Passage:
— begin —

Traceability is a first-class risk

Risk 9 (Agent Untraceability) deserves special attention because frameworks rarely name the *absence* of observability as a vulnerability in its own right. AIVSS does - and it reinforces it with the Opacity & Reflexivity factor, which scores the inability to trace why an action was taken. If an agent acts asynchronously and autonomously with no reliable attribution or logging, that lack of an audit trail is itself a scorable risk - which is the same premise behind "you can't govern what you can't see."

Operationalizing AIVSS in a security program

AIVSS is only as good as the data you feed it. Turning the framework into a repeatable workflow looks like this:

Inventory the fleet. Enumerate every AI agent and MCP server in your environment. This is the prerequisite - an unknown agent has no score and no owner.
Profile the amplification factors per asset. For each agent, record its 10-factor profile to produce the Factor_Sum: is it autonomous, how broad is its tool surface, does it persist memory, can it shift identity, does it talk to other agents. This characterizes the agentic uplift even before any specific CVE is known.
Attach CVSS base scores. When a technical flaw is identified (in a model, dependency, gateway, or tool), pull or estimate its CVSS v4.0 base score.
Compute and prioritize. Run the procedure - Risk_Gap, AARS uplift, then the final AIVSS score - and triage on the result. Use the recorded inputs to decide *how* to fix: a low-CVSS finding pushed high by a large agentic uplift often calls for constraining the agent (reduce autonomy, scope the tool surface) rather than patching code.
Report and audit. AIVSS ships an AIVSS-Agentic Report JSON schema and references an SSVC decision-tree alternative for stakeholders who prefer qualitative triage - feed these into GRC and audit workflows so the score is board-reportable and reproducible.

The hard part is steps 1 and 2. A CVSS base score is a known quantity your team already produces. The Factor_Sum, by contrast, requires accurate, *current* knowledge of how every agent in your environment is configured - and agents change. Coding assistants gain new tools weekly; MCP servers are added by developers without review, as we detail in securing AI coding agents and CLIs. A factor profile captured manually in a spreadsheet is stale within a sprint.

Where continuous agent and MCP visibility fits

This is the practical bridge between AIVSS as a methodology and AIVSS as something you actually run. The 10 amplification factors are, almost line for line, the attributes a discovery system has to inventory per agent and MCP server: autonomy, tool surface, persistence, identity, multi-agent links. The behavioral risks - Goal and Instruction Manipulation, Memory and Context Manipulation - are what runtime anomaly detection surfaces. And Risk 9, untraceability, is solved precisely by maintaining the audit trail AIVSS treats as a first-class concern.

Anomity sits in this layer. By continuously discovering every agent and MCP server on the fleet (see Inside Anomity Discovery), monitoring their permissions and behavior, and recording an attributable audit trail, the raw inputs to an AIVSS score become a byproduct of normal operations rather than a manual audit exercise. In principle the Factor_Sum for each discovered asset can be populated from inventory metadata - turning a list of agents into a prioritized, reportable risk picture. We make this point not as a pitch but as an observation about data flow: AIVSS formalizes the exact dimensions a visibility platform already has to measure.

— end —

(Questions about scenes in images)
— begin —

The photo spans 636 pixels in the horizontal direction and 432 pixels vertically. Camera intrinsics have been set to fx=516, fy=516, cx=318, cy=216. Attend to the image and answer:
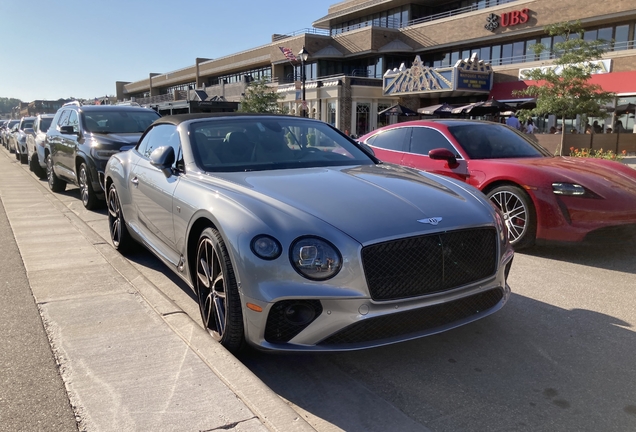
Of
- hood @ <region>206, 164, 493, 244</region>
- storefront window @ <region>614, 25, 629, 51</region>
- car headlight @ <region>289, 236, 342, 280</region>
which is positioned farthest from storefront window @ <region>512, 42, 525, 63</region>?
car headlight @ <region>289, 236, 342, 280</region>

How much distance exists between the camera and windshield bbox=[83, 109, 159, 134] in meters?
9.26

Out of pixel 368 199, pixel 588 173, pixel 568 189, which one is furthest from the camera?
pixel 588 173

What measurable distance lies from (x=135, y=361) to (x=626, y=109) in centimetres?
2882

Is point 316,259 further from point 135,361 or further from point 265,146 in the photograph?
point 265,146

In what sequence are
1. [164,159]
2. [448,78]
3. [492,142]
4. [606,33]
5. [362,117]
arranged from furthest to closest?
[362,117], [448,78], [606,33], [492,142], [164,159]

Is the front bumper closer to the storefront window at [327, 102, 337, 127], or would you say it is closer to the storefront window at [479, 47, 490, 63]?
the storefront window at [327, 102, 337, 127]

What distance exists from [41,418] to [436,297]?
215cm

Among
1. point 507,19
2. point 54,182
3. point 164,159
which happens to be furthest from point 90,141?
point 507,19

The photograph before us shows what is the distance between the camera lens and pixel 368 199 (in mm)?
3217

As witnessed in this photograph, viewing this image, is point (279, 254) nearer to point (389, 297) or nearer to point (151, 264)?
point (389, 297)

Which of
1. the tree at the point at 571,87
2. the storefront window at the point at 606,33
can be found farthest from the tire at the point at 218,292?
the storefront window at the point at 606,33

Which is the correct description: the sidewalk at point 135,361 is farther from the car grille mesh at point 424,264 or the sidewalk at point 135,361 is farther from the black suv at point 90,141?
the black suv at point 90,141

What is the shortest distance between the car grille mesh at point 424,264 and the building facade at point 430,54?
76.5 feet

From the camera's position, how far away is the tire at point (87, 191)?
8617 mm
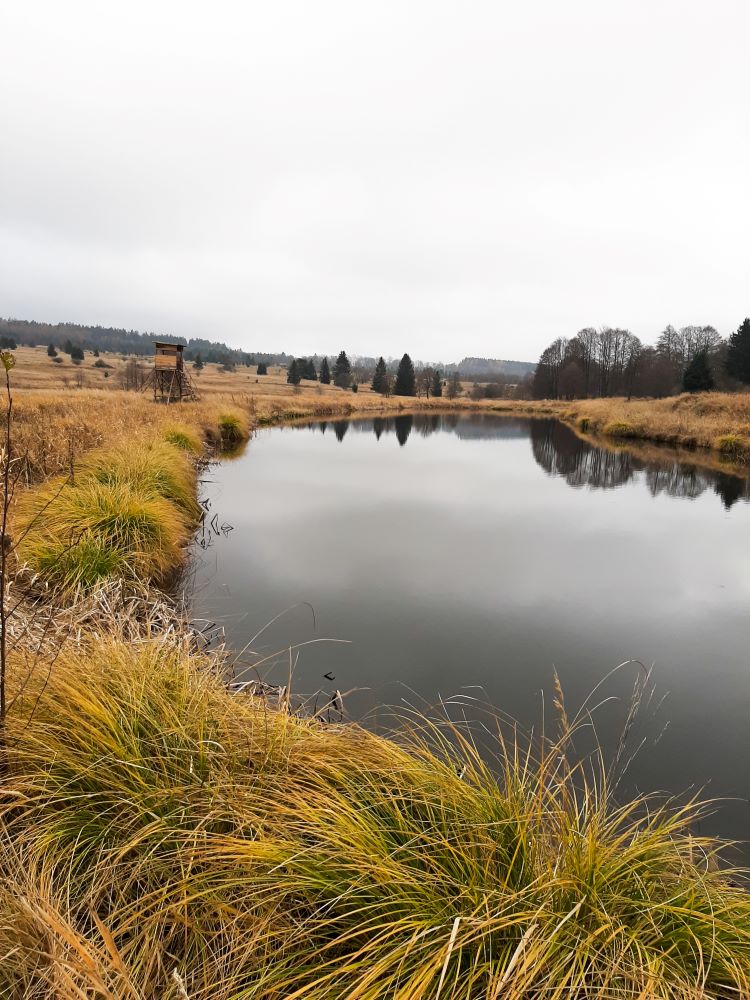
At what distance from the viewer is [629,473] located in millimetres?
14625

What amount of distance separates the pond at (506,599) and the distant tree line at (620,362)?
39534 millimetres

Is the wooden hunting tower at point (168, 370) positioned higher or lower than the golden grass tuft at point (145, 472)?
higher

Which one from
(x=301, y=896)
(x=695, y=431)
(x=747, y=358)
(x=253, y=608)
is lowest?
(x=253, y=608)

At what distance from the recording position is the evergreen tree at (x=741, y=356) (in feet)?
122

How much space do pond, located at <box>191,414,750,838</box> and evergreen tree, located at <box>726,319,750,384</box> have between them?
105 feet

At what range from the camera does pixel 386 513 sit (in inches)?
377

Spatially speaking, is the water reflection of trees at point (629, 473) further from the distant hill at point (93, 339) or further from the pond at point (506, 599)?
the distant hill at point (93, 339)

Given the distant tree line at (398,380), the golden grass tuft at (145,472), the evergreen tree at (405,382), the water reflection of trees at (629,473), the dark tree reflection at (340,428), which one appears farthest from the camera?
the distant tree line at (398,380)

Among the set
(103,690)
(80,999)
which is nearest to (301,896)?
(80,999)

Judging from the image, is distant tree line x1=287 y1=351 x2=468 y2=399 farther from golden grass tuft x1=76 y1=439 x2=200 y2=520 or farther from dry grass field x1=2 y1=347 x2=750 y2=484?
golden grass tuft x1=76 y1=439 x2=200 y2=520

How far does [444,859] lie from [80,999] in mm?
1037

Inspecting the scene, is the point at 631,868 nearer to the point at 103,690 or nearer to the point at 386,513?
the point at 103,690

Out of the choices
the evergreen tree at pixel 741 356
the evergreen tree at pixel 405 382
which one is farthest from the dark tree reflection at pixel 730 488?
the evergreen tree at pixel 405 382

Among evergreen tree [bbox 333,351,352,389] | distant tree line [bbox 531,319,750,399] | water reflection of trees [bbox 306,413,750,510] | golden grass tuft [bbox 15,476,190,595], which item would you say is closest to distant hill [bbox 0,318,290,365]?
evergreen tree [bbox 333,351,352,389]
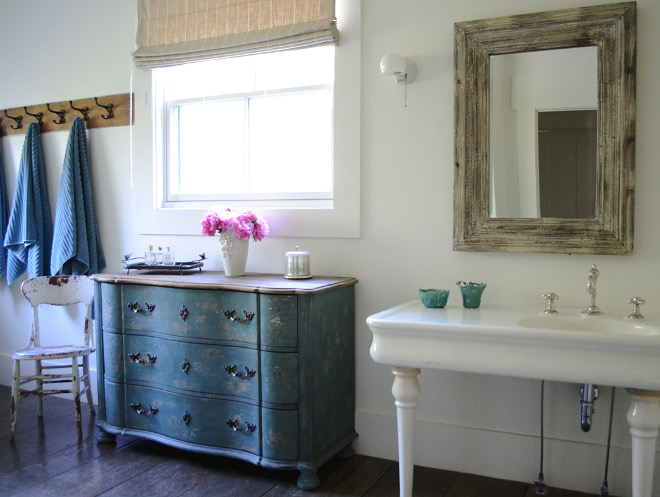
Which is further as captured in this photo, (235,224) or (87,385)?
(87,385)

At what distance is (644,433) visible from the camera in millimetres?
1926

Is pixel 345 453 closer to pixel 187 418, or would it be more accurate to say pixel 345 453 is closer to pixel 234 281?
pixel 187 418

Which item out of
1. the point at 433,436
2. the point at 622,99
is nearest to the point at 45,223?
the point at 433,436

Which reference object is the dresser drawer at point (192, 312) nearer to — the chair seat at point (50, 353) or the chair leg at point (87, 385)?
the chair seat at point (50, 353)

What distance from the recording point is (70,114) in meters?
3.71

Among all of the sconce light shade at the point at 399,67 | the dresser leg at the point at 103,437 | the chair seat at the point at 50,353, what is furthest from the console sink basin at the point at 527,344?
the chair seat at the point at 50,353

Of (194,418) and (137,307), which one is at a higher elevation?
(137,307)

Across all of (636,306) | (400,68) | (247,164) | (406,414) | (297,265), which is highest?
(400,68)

— end —
— begin —

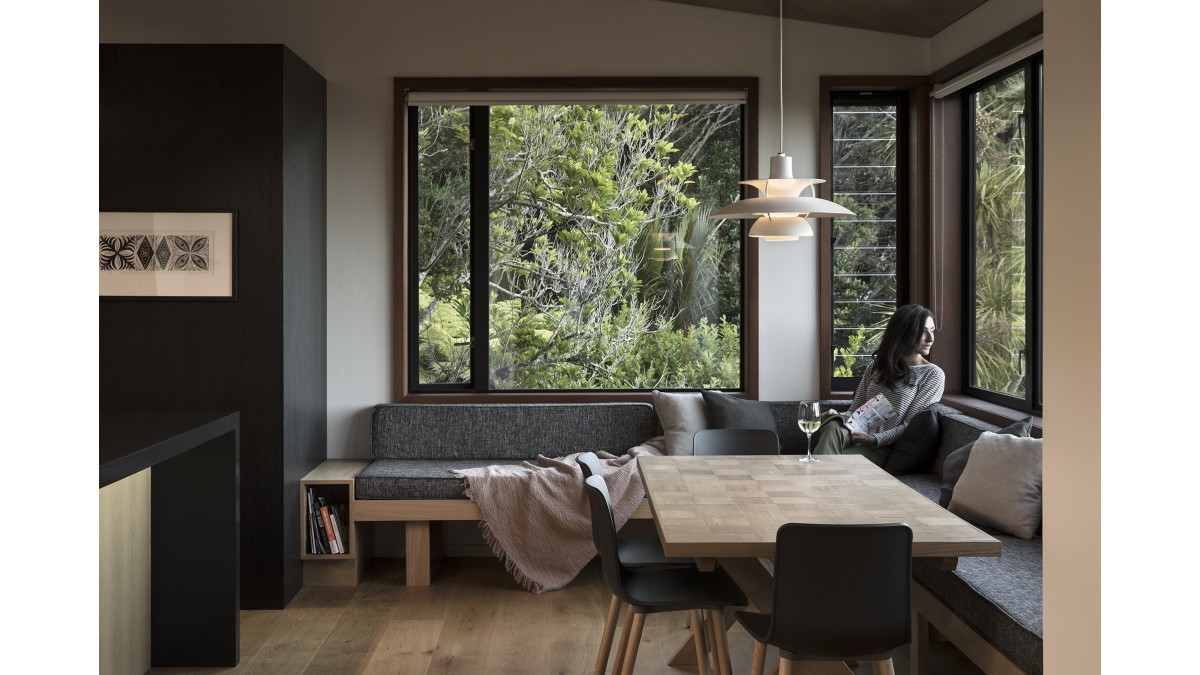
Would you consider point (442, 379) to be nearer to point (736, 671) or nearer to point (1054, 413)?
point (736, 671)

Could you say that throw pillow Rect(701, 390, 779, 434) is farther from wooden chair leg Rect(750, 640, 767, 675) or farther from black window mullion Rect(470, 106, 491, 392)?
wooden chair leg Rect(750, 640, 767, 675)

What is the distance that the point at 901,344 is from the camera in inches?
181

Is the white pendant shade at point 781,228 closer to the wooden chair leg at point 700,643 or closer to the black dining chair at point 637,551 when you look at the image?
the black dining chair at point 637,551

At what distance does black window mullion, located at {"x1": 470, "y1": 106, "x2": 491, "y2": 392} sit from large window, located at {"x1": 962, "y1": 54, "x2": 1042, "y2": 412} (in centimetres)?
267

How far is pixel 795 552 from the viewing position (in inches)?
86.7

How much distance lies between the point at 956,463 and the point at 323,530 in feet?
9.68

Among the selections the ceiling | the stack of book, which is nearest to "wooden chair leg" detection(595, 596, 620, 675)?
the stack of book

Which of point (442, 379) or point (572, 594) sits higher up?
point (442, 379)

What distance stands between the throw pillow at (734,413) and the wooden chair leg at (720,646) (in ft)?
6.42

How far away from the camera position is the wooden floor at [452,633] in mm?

— end —

Problems and tasks:
A. Answer these questions on the passage about AIVSS:
(i) Which factor scores the inability to trace why an action was taken?
(ii) Which steps of the workflow does the passage call the hard part?
(iii) Which version of CVSS base score is pulled or estimated when a technical flaw is identified?
B. Lay out the stretch of the entries from the line containing "The photo spans" through the line containing "- storefront window" as a Markdown table with the columns Row and Line, numbering each row. Leave the pictures out.

Written answers:
A.
(i) The Opacity & Reflexivity factor.
(ii) Steps 1 and 2.
(iii) CVSS v4.0.

B.
| Row | Line |
|---|---|
| 1 | The photo spans 636 pixels in the horizontal direction and 432 pixels vertically. Camera intrinsics have been set to fx=516, fy=516, cx=318, cy=216. Attend to the image and answer: |
| 2 | Of |
| 3 | - hood @ <region>206, 164, 493, 244</region> |
| 4 | - storefront window @ <region>614, 25, 629, 51</region> |